→ Instructions to follow
Please update every line of the listing below by replacing "Laptop" with "Tablet", leaving everything else unchanged and omitting the pictures from your answer.

→ Available data
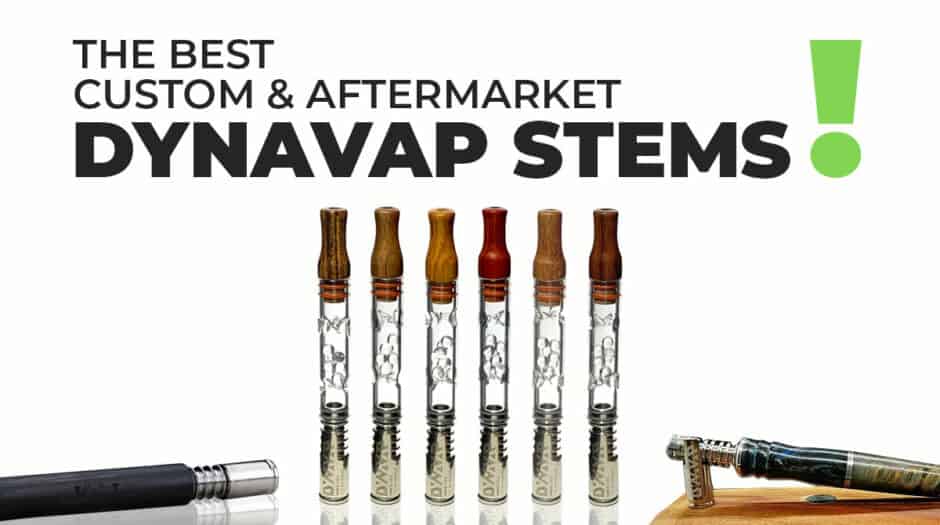 The best custom and aftermarket Dynavap stems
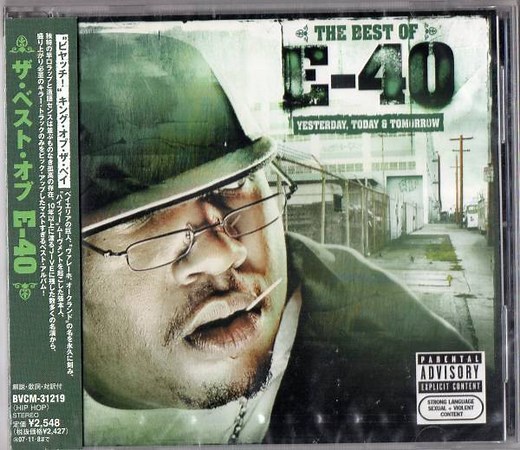 E-40 - The Best Of E-40 (Yesterday, Today & Tomorrow)
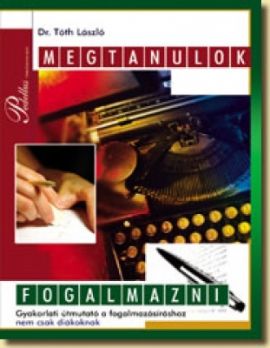 Megtanulok fogalmazni 5-12.o.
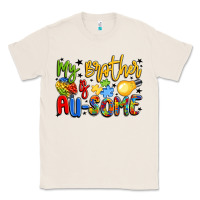 Natural my brother is au some Classic Tee - LillyAllenDesigns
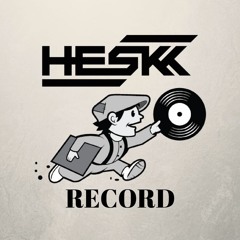 HESKK - RECORD [Free Download]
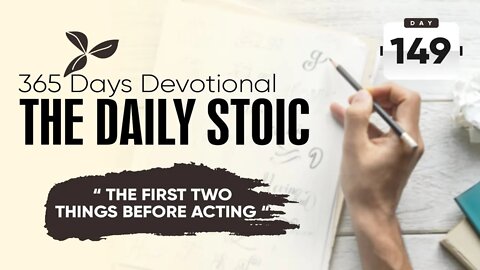 The First Two Things Before Acting - DAY 149 - The Daily Stoic 365 Devotional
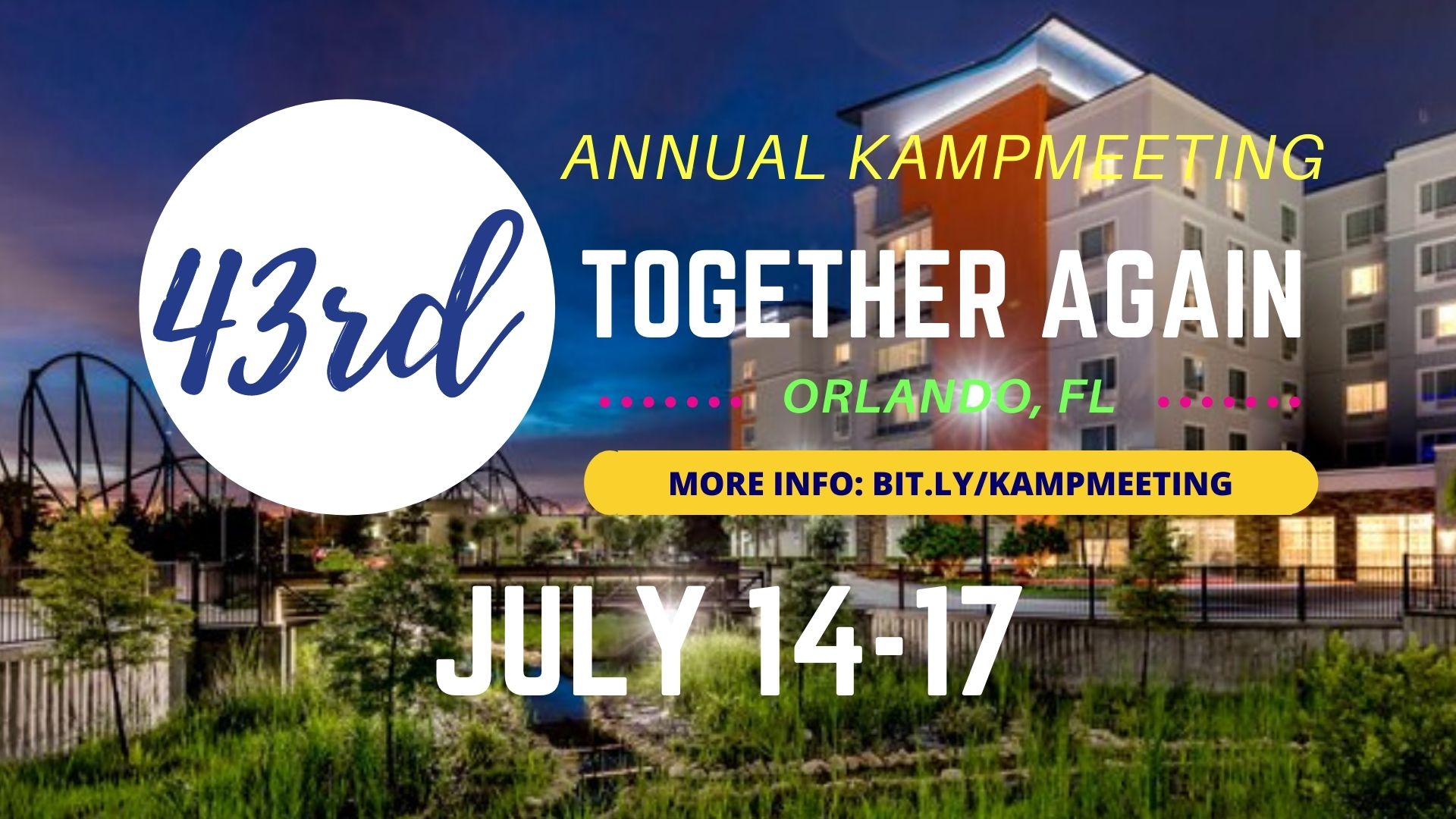 JOIN US FOR KAMPMEETING IN ORLANDO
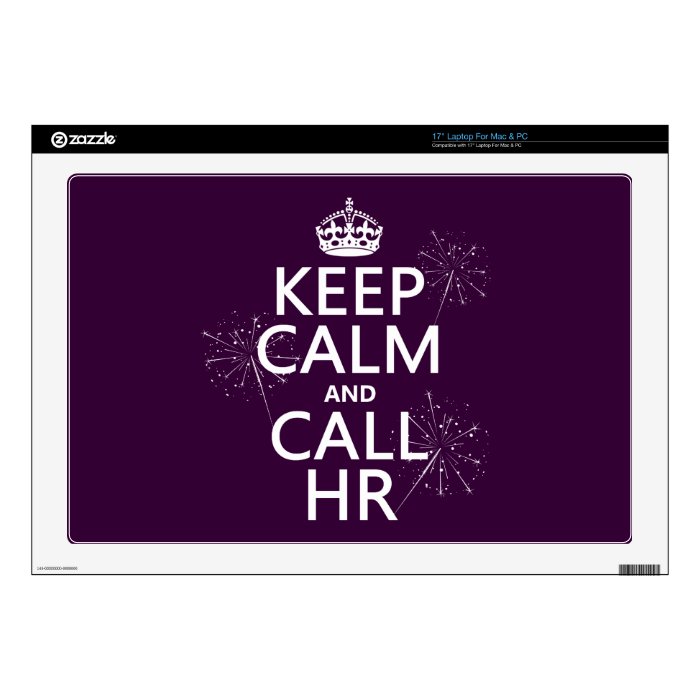 Keep Calm and Call HR (any color) Skin For Laptop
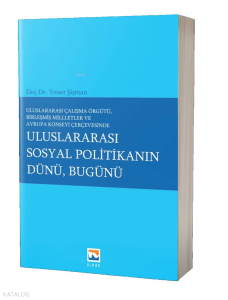Uluslararası Çalışma Örgütü Birleşmiş Milletler ve Avrupa Konseyi Çerçevesinde ;Uluslararası Sosyal Politikanın Dünü, Bugünü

→ Exercise answer
 The best custom and aftermarket Dynavap stems
 E-40 - The Best Of E-40 (Yesterday, Today & Tomorrow)
 Megtanulok fogalmazni 5-12.o.
 Natural my brother is au some Classic Tee - LillyAllenDesigns
 HESKK - RECORD [Free Download]
 The First Two Things Before Acting - DAY 149 - The Daily Stoic 365 Devotional
 JOIN US FOR KAMPMEETING IN ORLANDO
 Keep Calm and Call HR (any color) Skin For Tablet
Uluslararası Çalışma Örgütü Birleşmiş Milletler ve Avrupa Konseyi Çerçevesinde ;Uluslararası Sosyal Politikanın Dünü, Bugünü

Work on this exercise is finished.